ZOBACZ WIDEO: Tak się ubrał w Dubaju. Bogactwo aż bije po oczach

- Po raz drugi wystartowaliśmy w Platinum Memoriale Kuliga i Bublewicza i drugi raz wygraliśmy tę imprezę. Cieszę się, bo na co dzień startujemy za granicami naszego kraju i memoriał jest doskonałą okazją do tego, aby spotkać się z naszymi kibicami w Polsce. Mam nadzieję, że występy w tym rajdzie staną się dla nas tradycją. Formuła tego rajdu pozwala na to, aby z tymi kibicami porozmawiać, czy zrobić sobie zdjęcie. W innych rajdach często nie ma na to czasu - podkreślił Mikołaj Marczyk.

- Cieszę się, bo pokazaliśmy się w ten weekend z dobrej strony. Wygraliśmy wszystkie odcinki specjalne i po raz drugi zwyciężyliśmy w memoriale. To zasługa ciężkiej pracy całego zespołu. Spędziliśmy w Wieliczce i okolicach znakomity czas i jestem przekonany o tym, że nie mógłbym spędzić tego czasu w lepszy sposób - podsumował triumfator 7. Platinum Rajdu Memoriału Janusza Kuliga i Mariana Bublewicza 2023.
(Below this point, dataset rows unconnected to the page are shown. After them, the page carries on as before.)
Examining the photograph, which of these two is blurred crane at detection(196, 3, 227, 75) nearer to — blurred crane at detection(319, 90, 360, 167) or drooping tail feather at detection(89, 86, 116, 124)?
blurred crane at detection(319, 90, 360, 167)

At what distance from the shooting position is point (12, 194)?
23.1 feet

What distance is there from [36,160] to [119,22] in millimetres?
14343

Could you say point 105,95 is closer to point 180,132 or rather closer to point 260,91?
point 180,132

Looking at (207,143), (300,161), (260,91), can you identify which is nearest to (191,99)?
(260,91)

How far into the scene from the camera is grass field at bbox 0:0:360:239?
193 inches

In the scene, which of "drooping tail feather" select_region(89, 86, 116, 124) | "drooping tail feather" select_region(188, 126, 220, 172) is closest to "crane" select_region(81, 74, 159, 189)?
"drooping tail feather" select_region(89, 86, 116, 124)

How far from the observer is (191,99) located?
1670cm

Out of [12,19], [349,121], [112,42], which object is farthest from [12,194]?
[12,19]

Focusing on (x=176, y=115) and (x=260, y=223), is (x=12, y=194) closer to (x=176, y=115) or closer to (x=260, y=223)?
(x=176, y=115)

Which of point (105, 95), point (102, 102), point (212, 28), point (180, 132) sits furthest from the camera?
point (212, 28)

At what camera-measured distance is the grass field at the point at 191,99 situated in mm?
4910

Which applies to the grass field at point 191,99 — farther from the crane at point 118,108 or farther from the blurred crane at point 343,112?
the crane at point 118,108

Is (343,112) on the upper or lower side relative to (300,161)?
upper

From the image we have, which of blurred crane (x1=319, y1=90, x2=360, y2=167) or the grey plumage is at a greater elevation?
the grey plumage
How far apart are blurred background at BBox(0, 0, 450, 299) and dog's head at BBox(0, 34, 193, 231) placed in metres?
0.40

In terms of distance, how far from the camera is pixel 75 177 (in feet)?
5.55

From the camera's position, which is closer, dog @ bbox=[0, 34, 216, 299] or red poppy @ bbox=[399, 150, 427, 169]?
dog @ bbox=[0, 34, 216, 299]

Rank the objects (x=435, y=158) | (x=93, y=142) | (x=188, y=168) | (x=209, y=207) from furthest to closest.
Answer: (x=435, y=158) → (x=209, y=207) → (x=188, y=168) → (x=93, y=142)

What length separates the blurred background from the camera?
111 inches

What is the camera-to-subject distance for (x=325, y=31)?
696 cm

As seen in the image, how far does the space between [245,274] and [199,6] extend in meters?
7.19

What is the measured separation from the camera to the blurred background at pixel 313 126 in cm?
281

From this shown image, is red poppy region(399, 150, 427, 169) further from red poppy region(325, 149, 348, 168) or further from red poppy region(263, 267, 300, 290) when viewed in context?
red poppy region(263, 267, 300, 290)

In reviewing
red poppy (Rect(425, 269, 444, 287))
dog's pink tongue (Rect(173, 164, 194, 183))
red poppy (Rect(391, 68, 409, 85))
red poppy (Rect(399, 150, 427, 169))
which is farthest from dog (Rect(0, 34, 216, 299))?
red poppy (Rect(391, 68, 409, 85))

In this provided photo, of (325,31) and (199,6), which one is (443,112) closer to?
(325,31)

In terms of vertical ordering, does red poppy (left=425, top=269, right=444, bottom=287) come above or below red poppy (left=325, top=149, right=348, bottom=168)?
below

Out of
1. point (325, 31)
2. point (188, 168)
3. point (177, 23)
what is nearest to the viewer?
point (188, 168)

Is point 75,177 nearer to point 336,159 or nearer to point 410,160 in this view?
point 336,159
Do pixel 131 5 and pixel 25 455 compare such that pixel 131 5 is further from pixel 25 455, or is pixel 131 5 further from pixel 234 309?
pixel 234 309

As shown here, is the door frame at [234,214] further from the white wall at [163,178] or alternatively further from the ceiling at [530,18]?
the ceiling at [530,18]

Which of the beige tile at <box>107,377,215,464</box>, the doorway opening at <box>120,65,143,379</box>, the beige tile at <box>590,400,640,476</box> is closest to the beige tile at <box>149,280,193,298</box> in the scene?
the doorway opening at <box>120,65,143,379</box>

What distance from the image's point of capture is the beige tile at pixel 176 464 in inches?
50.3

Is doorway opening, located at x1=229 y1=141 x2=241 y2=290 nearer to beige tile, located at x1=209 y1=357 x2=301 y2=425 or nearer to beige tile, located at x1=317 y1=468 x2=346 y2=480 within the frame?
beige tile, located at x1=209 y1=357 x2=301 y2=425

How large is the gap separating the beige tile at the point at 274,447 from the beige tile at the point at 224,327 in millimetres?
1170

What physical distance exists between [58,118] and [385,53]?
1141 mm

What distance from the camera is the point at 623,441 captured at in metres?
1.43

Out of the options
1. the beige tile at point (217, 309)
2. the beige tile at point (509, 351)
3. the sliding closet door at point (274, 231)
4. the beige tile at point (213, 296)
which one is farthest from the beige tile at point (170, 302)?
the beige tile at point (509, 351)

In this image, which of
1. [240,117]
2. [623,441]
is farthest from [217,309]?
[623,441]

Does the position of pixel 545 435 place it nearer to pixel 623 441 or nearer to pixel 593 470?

Załoga Orlern Team rozpocznie sezon w mistrzostwach świata WRC od startu w 56. Rajdzie Portugalii, który odbędzie się w dniach 11-14 maja. Jeśli chodzi o europejskie rundy, załoga zapowiada również start na Sardynii oraz w Finlandii i Estonii. Marczyk i Gospodarczyk planują również starty poza kontynentem europejskim. Jak zdradza kierowca, rozważany jest m.in. Rajd Safari w Kenii oraz Rajd Chile.

Czytaj także:
- Nazwał Hamiltona "czarnuchem". Były mistrz F1 musi zapłacić ogromne odszkodowanie
- Popełnili kosztowne błędy. Mercedes zwolnił pracowników

Czy Mikołaj Marczyk to najlepszy polski kierowca młodego pokolenia?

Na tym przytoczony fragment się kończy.